The lines to copy are those with "frames" in them. Pull each one from the entries below.
Segment Start: DATA PROVIDED
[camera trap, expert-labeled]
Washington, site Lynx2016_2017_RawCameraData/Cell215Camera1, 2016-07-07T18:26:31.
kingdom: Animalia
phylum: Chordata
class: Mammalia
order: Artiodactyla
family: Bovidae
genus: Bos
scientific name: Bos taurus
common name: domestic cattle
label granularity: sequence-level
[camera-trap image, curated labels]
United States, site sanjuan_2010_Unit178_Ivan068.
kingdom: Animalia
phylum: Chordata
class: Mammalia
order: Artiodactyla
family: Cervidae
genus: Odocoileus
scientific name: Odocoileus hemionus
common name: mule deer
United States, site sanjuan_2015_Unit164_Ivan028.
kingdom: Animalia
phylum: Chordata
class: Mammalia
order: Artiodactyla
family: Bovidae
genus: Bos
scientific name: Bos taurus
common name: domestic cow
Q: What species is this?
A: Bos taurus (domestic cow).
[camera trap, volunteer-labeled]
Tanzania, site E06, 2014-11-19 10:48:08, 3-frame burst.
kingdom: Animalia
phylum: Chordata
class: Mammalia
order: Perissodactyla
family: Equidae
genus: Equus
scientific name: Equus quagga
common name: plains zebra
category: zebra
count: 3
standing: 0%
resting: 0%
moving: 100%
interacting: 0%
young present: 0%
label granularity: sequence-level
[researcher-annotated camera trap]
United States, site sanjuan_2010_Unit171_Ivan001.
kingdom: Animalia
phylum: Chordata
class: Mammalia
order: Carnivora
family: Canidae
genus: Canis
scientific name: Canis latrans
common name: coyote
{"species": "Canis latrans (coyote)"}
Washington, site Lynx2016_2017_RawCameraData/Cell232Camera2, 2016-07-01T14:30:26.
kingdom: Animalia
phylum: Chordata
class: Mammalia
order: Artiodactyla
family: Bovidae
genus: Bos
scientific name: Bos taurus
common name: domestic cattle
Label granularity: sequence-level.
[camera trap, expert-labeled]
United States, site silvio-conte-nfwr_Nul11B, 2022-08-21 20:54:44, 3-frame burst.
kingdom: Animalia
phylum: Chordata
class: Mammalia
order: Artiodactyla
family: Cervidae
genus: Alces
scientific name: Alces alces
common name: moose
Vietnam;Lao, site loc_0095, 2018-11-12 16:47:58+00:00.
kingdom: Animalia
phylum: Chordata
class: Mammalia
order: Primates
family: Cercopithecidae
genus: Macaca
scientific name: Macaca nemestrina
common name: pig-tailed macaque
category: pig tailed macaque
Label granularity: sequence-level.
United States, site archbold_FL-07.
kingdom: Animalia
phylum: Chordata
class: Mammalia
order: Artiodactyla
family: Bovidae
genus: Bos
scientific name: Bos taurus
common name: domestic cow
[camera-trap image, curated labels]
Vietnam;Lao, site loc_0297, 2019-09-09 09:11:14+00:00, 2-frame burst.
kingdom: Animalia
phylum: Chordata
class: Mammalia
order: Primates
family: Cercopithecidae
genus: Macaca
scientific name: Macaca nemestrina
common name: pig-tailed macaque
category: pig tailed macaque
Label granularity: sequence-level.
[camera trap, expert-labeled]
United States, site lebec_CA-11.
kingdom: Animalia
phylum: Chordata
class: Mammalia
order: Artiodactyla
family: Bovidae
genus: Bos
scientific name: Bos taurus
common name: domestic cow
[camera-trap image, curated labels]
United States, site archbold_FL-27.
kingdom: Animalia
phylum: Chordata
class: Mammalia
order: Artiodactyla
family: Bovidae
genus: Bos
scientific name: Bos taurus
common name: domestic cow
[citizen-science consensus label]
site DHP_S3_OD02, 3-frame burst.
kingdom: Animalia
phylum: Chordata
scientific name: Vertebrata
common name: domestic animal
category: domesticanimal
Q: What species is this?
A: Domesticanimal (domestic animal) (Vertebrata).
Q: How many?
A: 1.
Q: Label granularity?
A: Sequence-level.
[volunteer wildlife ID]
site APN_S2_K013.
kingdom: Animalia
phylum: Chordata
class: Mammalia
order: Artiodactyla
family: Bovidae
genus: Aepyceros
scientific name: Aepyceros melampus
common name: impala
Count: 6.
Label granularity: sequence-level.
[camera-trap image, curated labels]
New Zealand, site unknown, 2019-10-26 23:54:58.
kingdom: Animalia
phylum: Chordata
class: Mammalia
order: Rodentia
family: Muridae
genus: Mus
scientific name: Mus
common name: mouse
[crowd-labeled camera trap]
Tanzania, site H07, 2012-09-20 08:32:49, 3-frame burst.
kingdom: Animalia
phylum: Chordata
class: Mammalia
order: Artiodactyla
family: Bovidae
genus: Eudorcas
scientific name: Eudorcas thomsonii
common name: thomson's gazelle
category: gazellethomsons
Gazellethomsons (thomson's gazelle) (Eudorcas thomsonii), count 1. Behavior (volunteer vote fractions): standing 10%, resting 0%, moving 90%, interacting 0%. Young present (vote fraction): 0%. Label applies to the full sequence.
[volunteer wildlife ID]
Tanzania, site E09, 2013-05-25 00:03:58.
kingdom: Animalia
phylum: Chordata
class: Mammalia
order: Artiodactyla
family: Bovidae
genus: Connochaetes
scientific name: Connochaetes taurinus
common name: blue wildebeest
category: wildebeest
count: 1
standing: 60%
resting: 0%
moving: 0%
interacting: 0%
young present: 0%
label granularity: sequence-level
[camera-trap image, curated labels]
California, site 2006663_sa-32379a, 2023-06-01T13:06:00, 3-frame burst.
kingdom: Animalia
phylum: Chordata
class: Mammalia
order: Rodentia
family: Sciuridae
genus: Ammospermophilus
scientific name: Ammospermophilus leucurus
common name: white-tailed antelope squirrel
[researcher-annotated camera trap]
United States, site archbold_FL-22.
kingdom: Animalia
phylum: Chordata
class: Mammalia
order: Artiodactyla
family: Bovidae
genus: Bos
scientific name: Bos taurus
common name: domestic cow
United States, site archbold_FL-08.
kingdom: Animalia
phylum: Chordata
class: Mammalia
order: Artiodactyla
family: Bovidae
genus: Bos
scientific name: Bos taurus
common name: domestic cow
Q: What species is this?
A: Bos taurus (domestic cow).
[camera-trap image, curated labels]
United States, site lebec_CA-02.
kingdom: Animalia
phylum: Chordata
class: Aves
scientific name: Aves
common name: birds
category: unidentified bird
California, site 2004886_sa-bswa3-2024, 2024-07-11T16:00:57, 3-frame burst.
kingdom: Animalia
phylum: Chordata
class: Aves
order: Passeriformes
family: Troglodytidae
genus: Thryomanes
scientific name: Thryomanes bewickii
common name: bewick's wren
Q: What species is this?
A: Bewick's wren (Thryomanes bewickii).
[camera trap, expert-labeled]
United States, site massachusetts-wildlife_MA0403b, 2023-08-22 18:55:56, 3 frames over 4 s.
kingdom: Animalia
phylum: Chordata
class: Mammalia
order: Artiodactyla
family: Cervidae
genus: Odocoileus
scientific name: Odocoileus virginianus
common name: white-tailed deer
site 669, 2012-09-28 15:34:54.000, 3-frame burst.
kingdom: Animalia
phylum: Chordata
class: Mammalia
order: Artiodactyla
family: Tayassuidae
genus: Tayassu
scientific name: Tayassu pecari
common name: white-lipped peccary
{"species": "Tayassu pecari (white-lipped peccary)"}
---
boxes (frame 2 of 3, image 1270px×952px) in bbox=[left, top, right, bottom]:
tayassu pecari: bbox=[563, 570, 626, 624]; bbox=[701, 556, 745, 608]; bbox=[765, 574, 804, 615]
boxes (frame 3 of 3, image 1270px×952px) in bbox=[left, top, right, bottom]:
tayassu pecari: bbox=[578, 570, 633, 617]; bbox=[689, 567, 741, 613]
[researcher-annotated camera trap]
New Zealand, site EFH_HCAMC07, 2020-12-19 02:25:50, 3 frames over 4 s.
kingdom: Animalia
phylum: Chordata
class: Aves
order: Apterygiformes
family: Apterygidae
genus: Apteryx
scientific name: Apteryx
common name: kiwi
Segment End: DATA PROVIDED
--- WRITTEN SOLUTION ---
United States, site massachusetts-wildlife_MA0403b, 2023-08-22 18:55:56, 3 frames over 4 s.
New Zealand, site EFH_HCAMC07, 2020-12-19 02:25:50, 3 frames over 4 s.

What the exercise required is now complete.